## [PROVIDED PASSAGE]
-- start --

Embarked (MCAR): The missing matrix above shows there is no systematic reason for those 2 (Which is 2.0 out of 891) data points being missing when being compared to other variables. There are no visual patterns that are found for example there are no entire rows that are missing. Since the missing percentage value is very low which suggests that the likelihood of 2 isolated incidents from occurring is probable.

How should I fill in the missing data?¶

Age column

I will be using the median of 28 to fill in the missing data. The reason below is why I chose the median.

  • The distribution is slightly skewed to the right and can be seen in the boxplot & histogram.
  • The majority of the data points are clustered towards the lower end of the scale, with some outliers or high values pulling the distribution towards the right.
  • The skewness value is 0.39 which indicates a mild positive skew distribution

Embarked column

I will be using the mode of 'S' (Southampton) value as the chances of the 'C' (Cherbourg) is 18.86% and Q (Queenstown) is 8.64% while 'S' has 72.28% therefore is more likely to occur. Also since the missing value is only 2 (0.22%) which shouldn't introduce any major significant biases in the analysis.

In [8]:
# Replacing the missing value in age with value from 'median_age'
df_titanic.loc[df_titanic['Age'].isnull(), 'Age'] = median_age

# Replacing the missing value in embarked
df_titanic.loc[df_titanic['Embarked'].isnull(), 'Embarked'] = 'S'

Objectives¶

  • What is the most important factor in determining survival of the Titanic incident?

Since the objective asks for the 'most important factor,' I will take it as a singular variable and not a combination of factors for the best chance of survival, as it doesn't align with the first objective. Using a heatmap will shows which variable has the most impacted on survival.

In [9]:
#Convert categorical variable to values as the heatmap in can't take strings
df_titanic['Sex'] = df_titanic['Sex'].map({
    'male':0,
    'female':1
})

df_titanic['Embarked'] = df_titanic['Embarked'].map({
    'S':0,
    'C':1,
    'Q':2
})


# Create a heatmap to visualize correlations with 'Survived'
plt.figure(figsize=(10, 8))
sns.heatmap(df_titanic.corr(), annot=True, cmap='rocket', linewidths=0.5)
plt.title('Correlation Heatmap of Titanic Dataset (with Survived)')
plt.show()
No description has been provided for this image

Addressing the first objective by using the heatmap to see which variable has the strongest correlation with the 'Survived' column. Directly looking at the 'Survived' column, it shows that the variable 'Sex' has the strongest correlation of 0.54. The correlation coefficient of 0.54 suggests a moderate positive correlation, meaning that chances of survival from this variable alone will influence your chances of survival.

Another reason why I'm using the heatmap is to remove any unnecessary graphs for each of the variables when comparing it to the 'Survived' variable.

-- end --

## [SOURCE DATA]

-- start --

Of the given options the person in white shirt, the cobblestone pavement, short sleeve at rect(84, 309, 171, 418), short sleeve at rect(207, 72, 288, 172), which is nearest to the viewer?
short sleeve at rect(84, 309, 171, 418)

-- end --

In the Titanic data analysis, which value is used to fill in the missing Embarked entries? Nothing in the listing is needed here.

## [CORRECT OUTPUT]
The mode, 'S' (Southampton).